MD additive manufacturing : FDA guidance

The FDA published on December 5th the final issue of the guidance document “Technical Considerations for Additive Manufactured Medical Devices“, dedicated to manufacturers intending to exploit this new process.

This 31 pages document details the current thinking of the FDA regarding additive manufacturing (AM). It is not a standard or a regulation, but a list of advices that manufacturers may chose to follow in order to facilitate the approval of additive manufactured medical devices.

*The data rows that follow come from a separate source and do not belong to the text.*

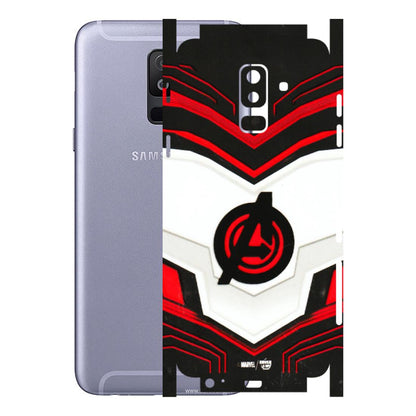 Samsung A/S Series Phone Skins (All Models) - Avengers Logo - 3D Embossed Finish (L-55) Samsung Galaxy A6 Plus 2018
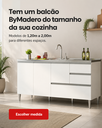 Ver imagem 7 de Balcão para Pia de Cozinha 1,80 Mt Maceio com Gavetão Branco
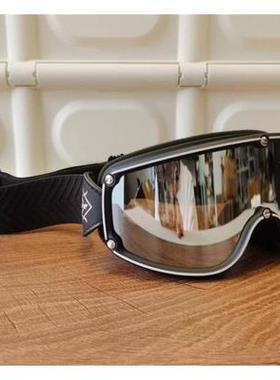 高档Bornfr轻e量纤维60年复代经典古机车半盔 Shorty 哈e雷头盔瓢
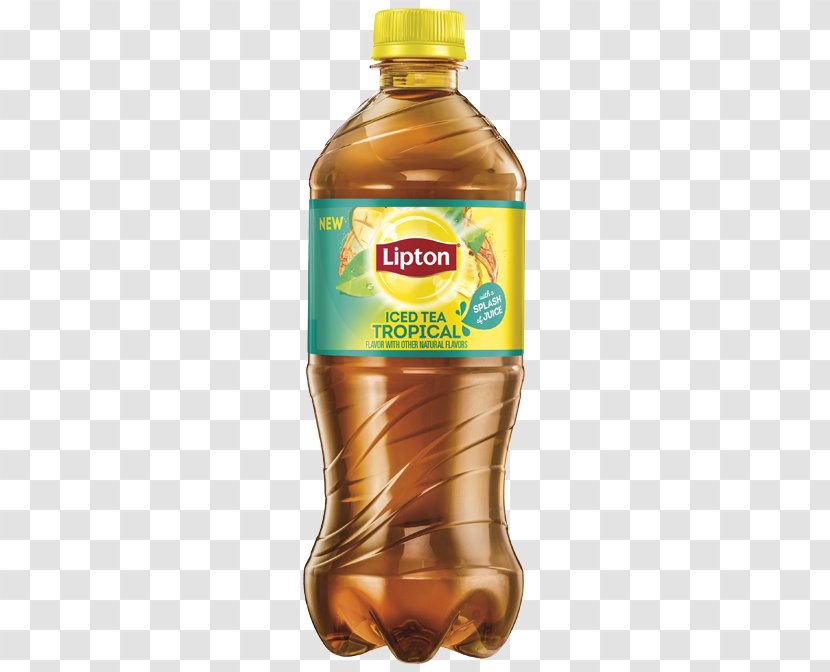 Iced Tea Juice Green Lipton - Citrus - Peach Splash Transparent PNG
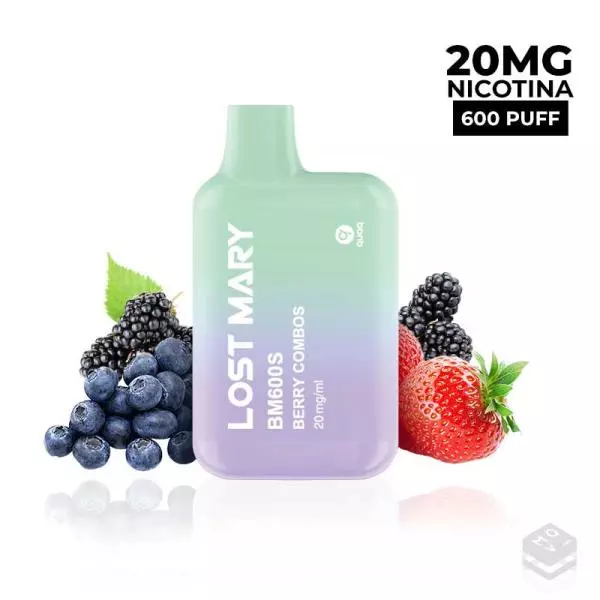 VAPER DESECHABLE LOST MARY BM600S BERRY COMBOS 20MG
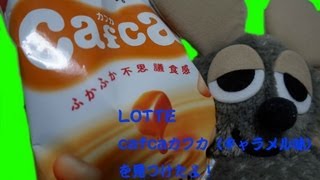 LOTTE cafcaカフカ（キャラメル味）を見つけたよ！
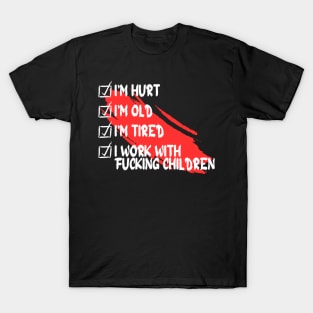 Worn Out, Rebellious, and Working with Kids - Old Man Punk T-Shirt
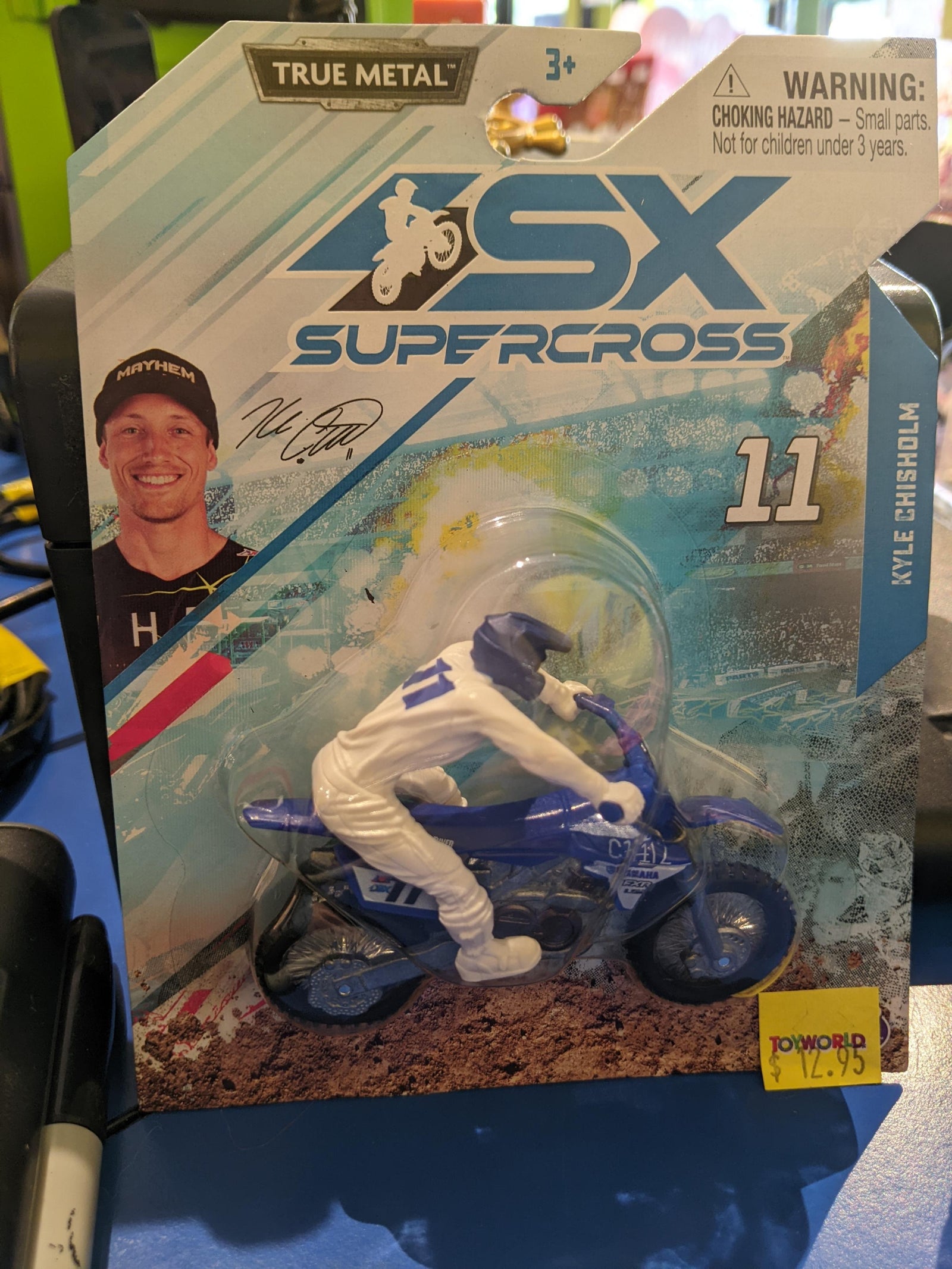 SUPERCROSS 1:24 DIE CAST MOTORCYCLE - 11 KYLE CHISHOLM - Toyworld Frankston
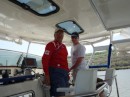 Garrow, the second skipper, with our advisor, Franklin.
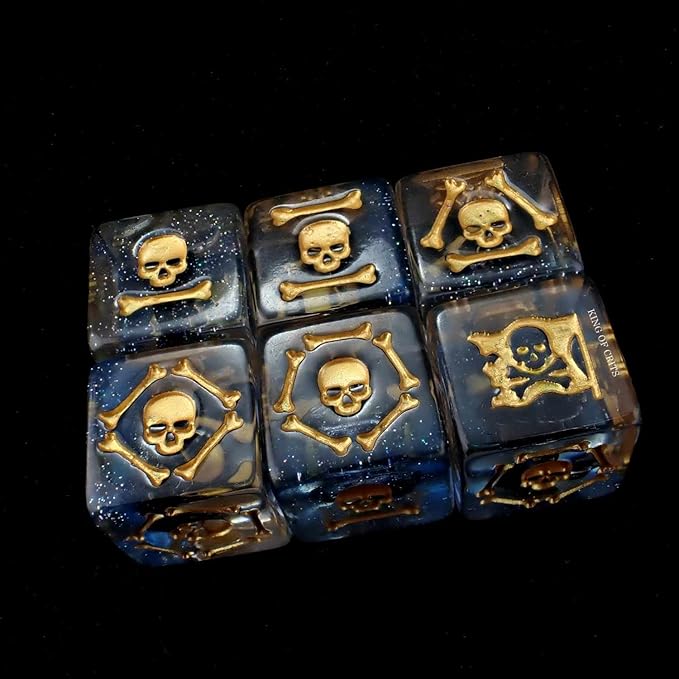 Pirates Plunder 11 Dice Set | Swashbuckler Polyhedral Dice Set | Buccaneer, Blackbeard, and Anne Bonny DND MTG Tabletop Board Game Dice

The main topics to consider are as follow:

1. Device design: interesting design innovations are allowed with AM, however care must be taken because of technological limitations (low printing resolution, surfaces pixelisation …) that may necessitate finishing operations.
2. Software workflow: AM involves more software processing than conventional manufacturing process, so the manufacturer should make sure that the integrity of data is preserved while they are converted by the different software applications. The FDA advise the use of the standard AMF format (Additive Manufacturing File).
3. Raw material management: material characterisation, material reuse …
4. Post-processing operations: such as finishing, heat treatment or HIP (Hot Isostatic Pressing).
5. Process validation: an IQ OQ PQ qualification is advised, and acceptance criteria are suggested.
6. Quality data to consider: data that should be recorded, for instance.
7. Device testing consideration: dimensional, mechanical, material …
8. Removing manufacturing material residues and sterilization: as the porosity and surface area of additive manufactured device may be greatly inscreased, they are more difficult to clean.
9. Biocompatibility: with no surprise, it is advised to follow the requirement of ISO 10993-1.
10. Labeling: no particular requirements.

This guide will prove useful to manufacturers that are considering using additive processes for medical device manufacturing. From there, an action plan can be drawn and a project schedule defined.

There is currently no European equivalent, and a few notified body are a bit reluctant when asked to evaluate an implant manufactured with an additive process. Like the FDA, European authorities would gain in quickly explaining there position regarding additive manufacturing, in order to incitate (or not) manufacturers to exploit this promising technology.